Some care facilities have resorted to sedating elderly residents with severe mental illness because of a lack of psychiatrists to treat them.
A survey by the College of Psychiatrists, released Tuesday, showed 94 percent believed current resourcing was insufficient and the mental health system was not fit for purpose - with pressure on all areas, from child and maternity to psychogeriatric.
Bronwyn Copeland, spokesperson for geriatric care and chair of the subcommittee for psychiatry of old age, says the shortage of appropriate facilities means many people have to be treated "in the community".
"Often that means their equally elderly partners are having to care for them at home, or they are in rest homes where they don't have the specialist staff or resources to give them the care they need, and deserve."
Some rest homes had no choice but to administer "dangerous and unnecessary" medications to help manage patients' symptoms, which could include distress and aggression.
Alternatively, elderly patients with dementia are being housed in general psychiatric inpatient units.
"You can imagine a frail 80-year-old being surrounded by some patients who are much younger, stronger, and possibly quite agitated as a result of their psychiatric illness, so that's not very therapeutic.
"And the disparity across the country is absolutely massive."
"If we don't have beds it means patients end up staying in the general hospital much longer, and the longer they stay in hospital, the more physically unwell they get, the more deconditioned they get, so the greater the chance of them developing other illnesses.
"At a time when hospital services are under pressure, it's a bad use of those resources.
"Our older people deserve better. They have worked their whole lives to make this country what it is and we should be looking after them better. They should not be forgotten like this."
Workloads doubling
Southland's only psychogeriatric specialist says there has been no available inpatient beds for the region's dementia patients needing assessment for the last year.
Dr Daniel Allan started working three days a fortnight in Southland over three years ago.
"I started filling in while they waited to appoint a permanent psychogeriatrician. That hasn't happened and in the meantime, they've gone from seven general adult psychiatrists to just two, and we've just lost our psychologist."
For Allan, who also worked in Christchurch and the West Coast, his workload has more than doubled.
In his absence, the three nurses who ran the service relied on the last two adult psychiatrists to see their patients when they could.
"Resourcing has always been tight, but slowly but surely it's now the norm - I've lost the ability to admit someone for assessment.
"So we tolerate a lot more risk. We have to use people's homes, or their rest home or even a general medical ward or think of some other creative solution that doesn't involve an inpatient bed.
"If it gets really difficult and someone desperately needs a bed, I just have to send them to Dunedin, if there's a bed available."
In the last year, only four out 23 severe elderly mental health patients in Southland have been able to find beds and treatment in the region and the rest have had to be transferred elsewhere.

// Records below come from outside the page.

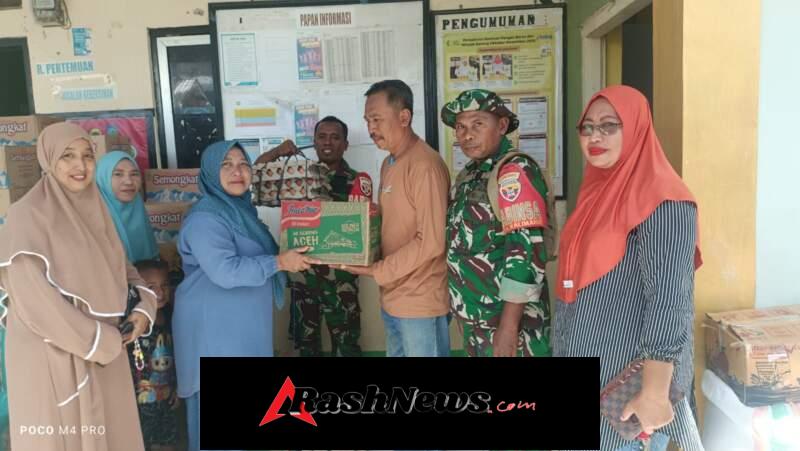 Wujud Kepedulian, Persit dan Babinsa Salurkan Bantuan untuk Korban Kebakaran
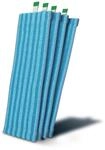 PHILIPS Mikrofaserpad "XV1670/02 Philips Cordless Vacuum 7000 Series", blau,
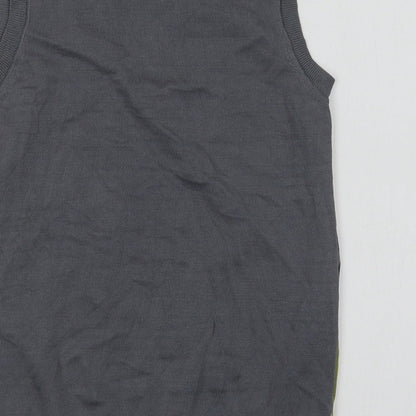 Womens UK Size 8 NEXT Grey Basic Blouse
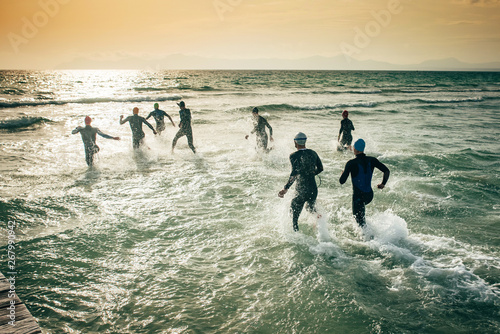 Foto Start of a triathlon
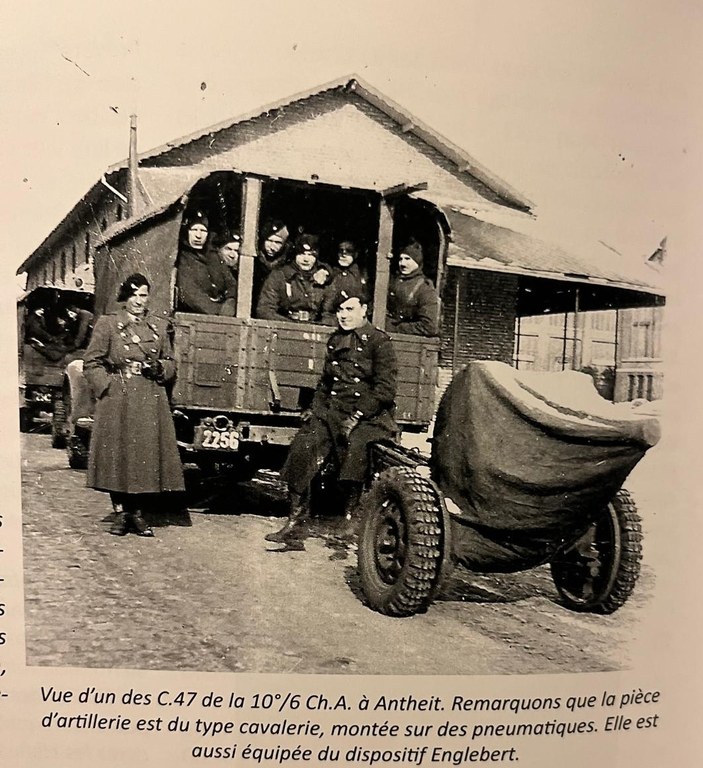 Vue d'un des C.47 de la 10e/6 Ch.A à Antheit en 1939 ?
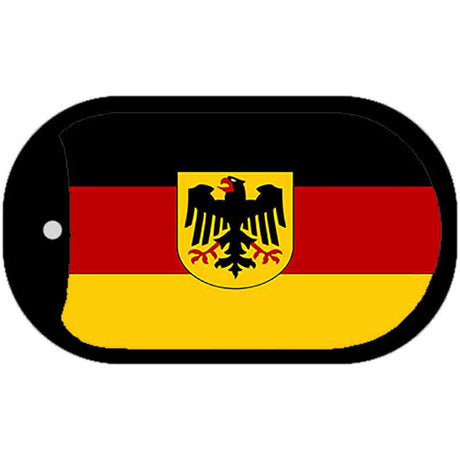 Germany Flag Metal Novelty Dog Tag Necklace DT-527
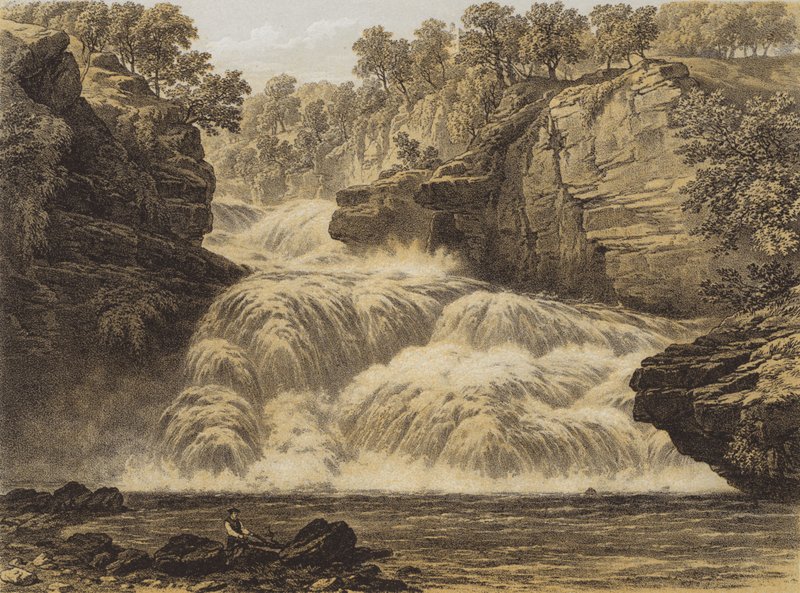 Cora Linn, Falls of the Clyde od English School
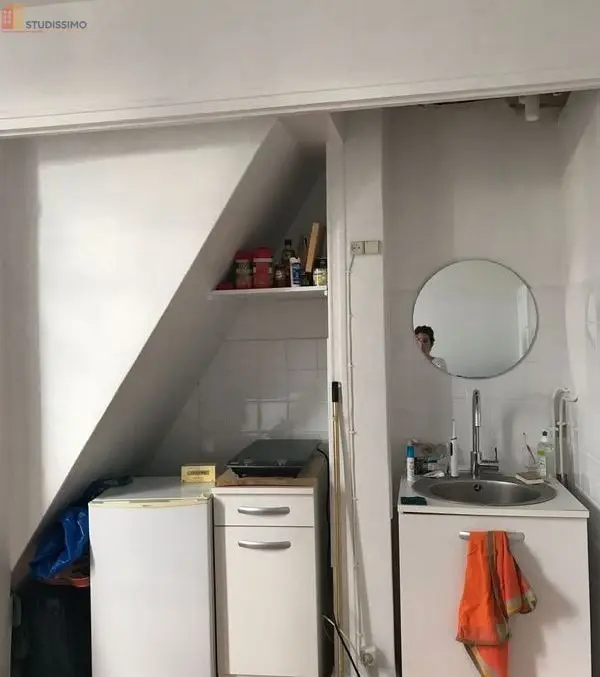 Studio 13m² Paris 17e - Meublé, chambre de service - Photo 1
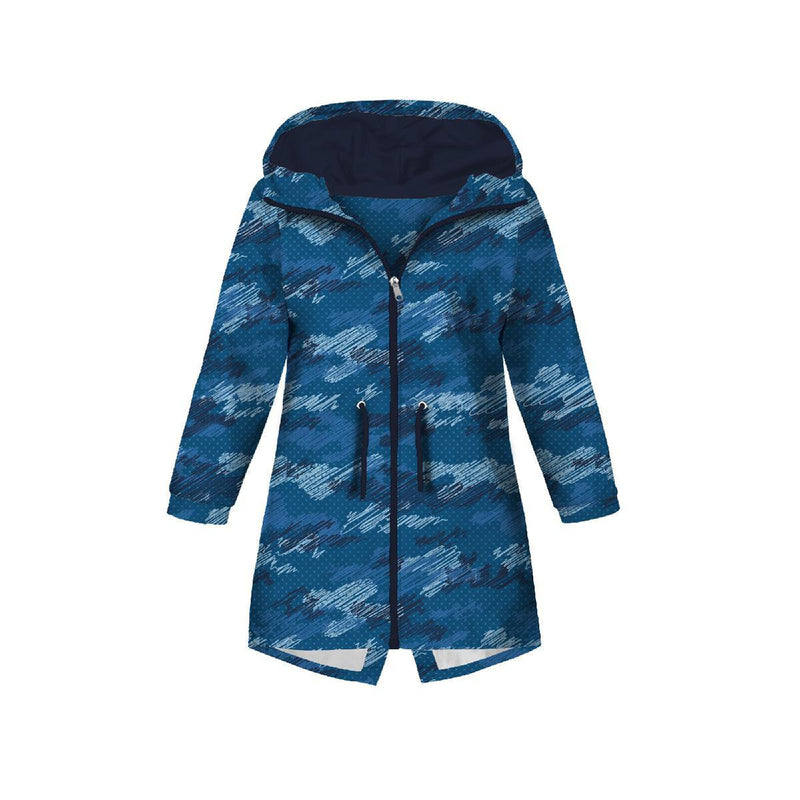 MORO - čmáranice / classic blue - Hydrofobní česaná teplákovina
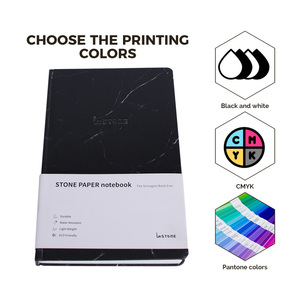 High Quality A5 Custom Print Personalized Logo Journal Hardcover School Classmate Agenda Stone Paper Waterproof <strong>Notebook</strong> - Product Image 4
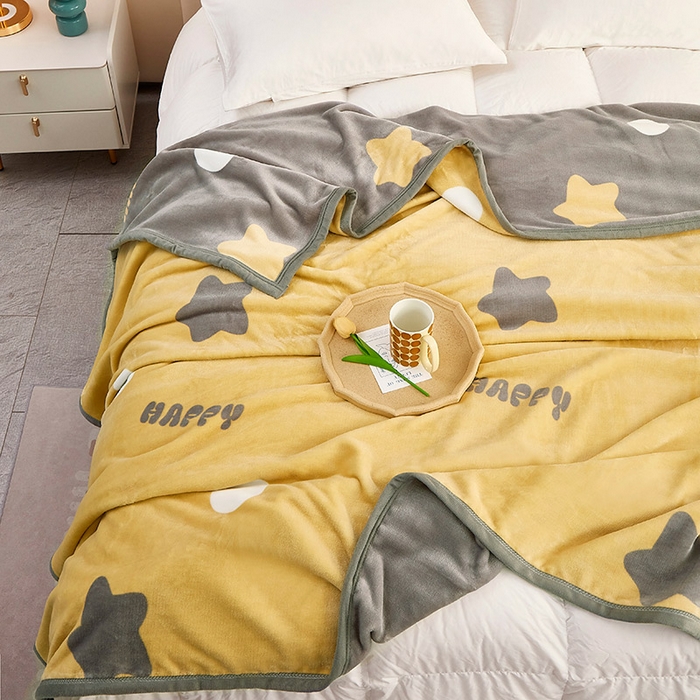 91家纺网 家纺一手货源 找家纺 肖恩毯业 2025新款复合牛奶绒云毯 星愿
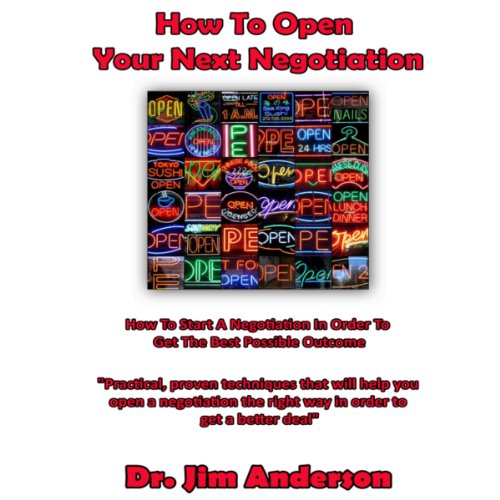 Cover of How to Open Your Next Negotiation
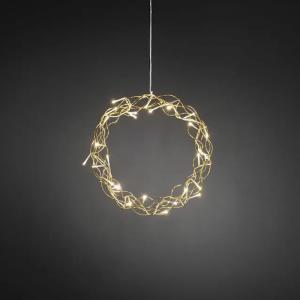 Guirlande 32 Varmhvide LED 30cm IP20 Metal Guld Konstsmide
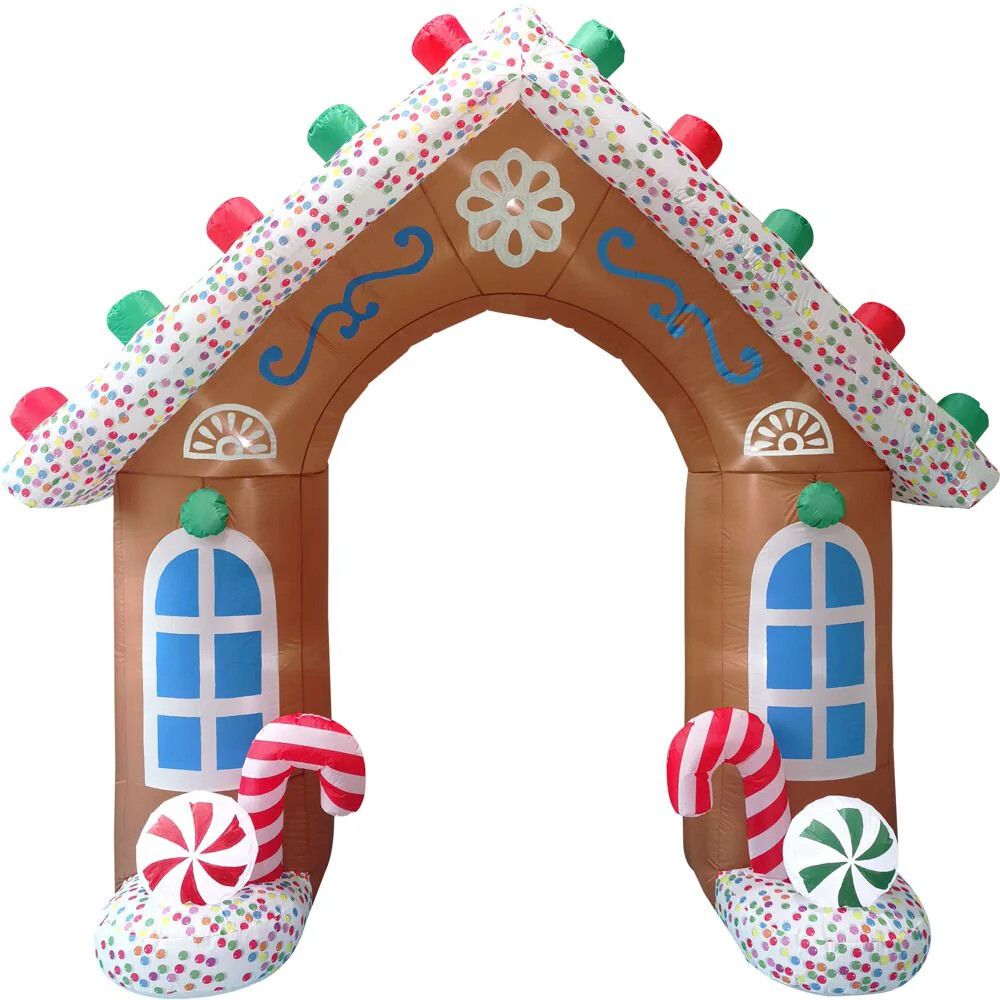 8ft Inflatable Gingerbread Arch w/ Arch | Shop Simon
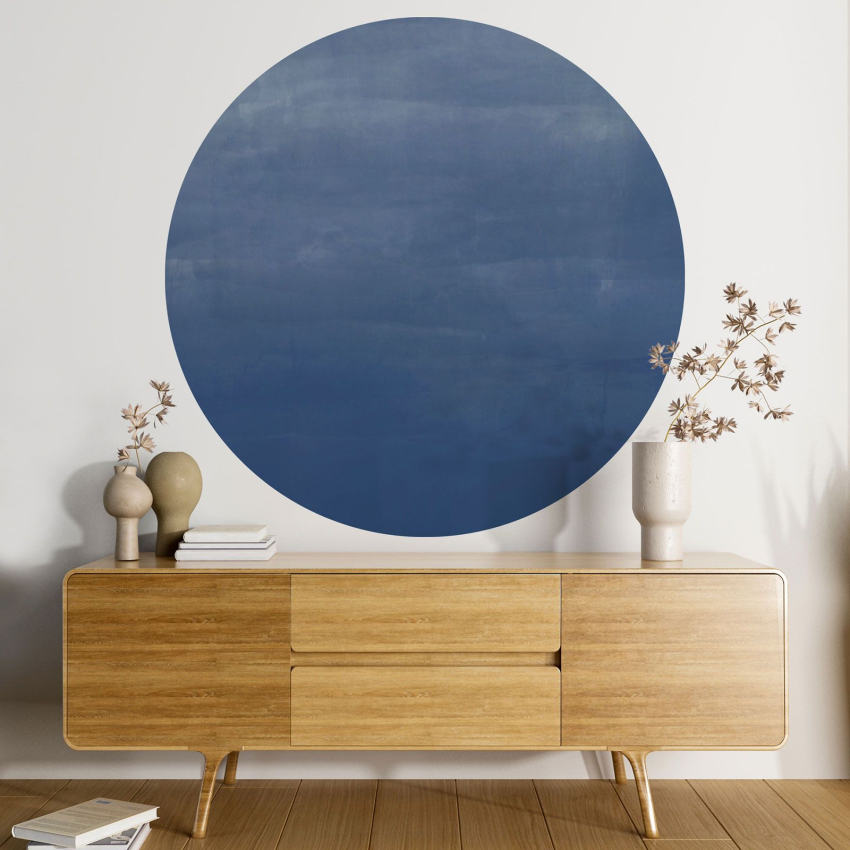 Papier peint rond / cercle - Couleur Tendance - 671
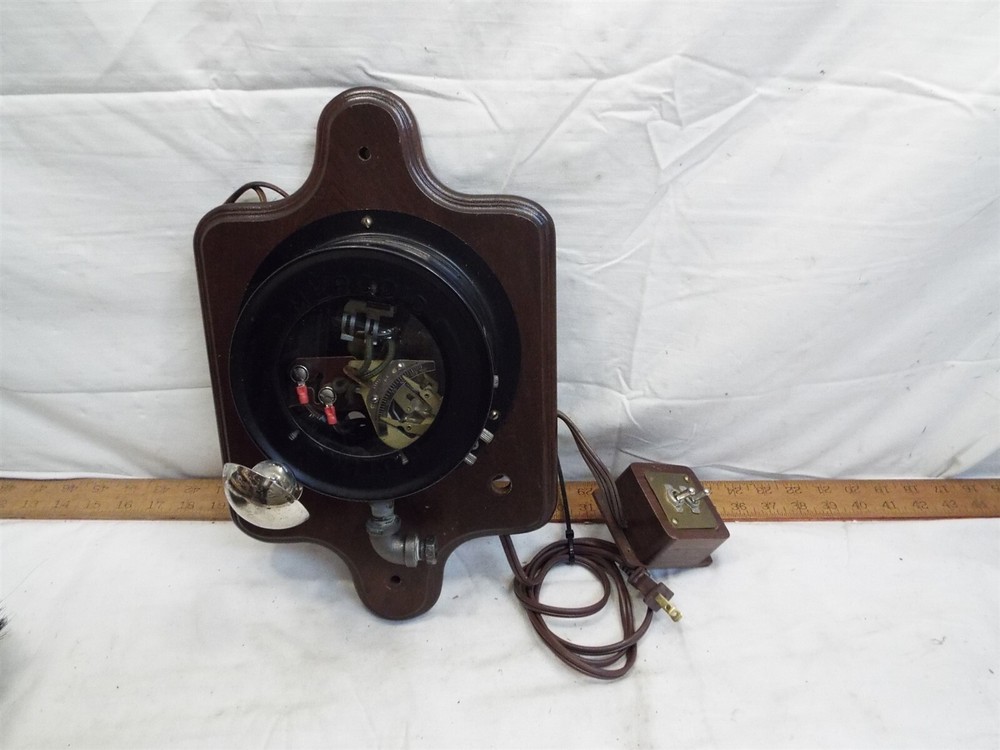 Nice Lighted Mercoid Control Switch Steampunk Industrial Wall Plaque Steam Punk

"I spend a lot of time explaining to families why I have no other option but to send their loved ones away.
"I often have to send people away in the last years of their lives, when they need their family the most to be some distance from their family, sometimes three, sometimes seven hours' drive away.
"It's tragic, especially because many of these husbands and wives are themselves elderly and can't travel to visit."
Allan says the regions are "the canary in the coalmine".
"If we don't take action now, this is going to be happening in our larger metropolitan centres very soon."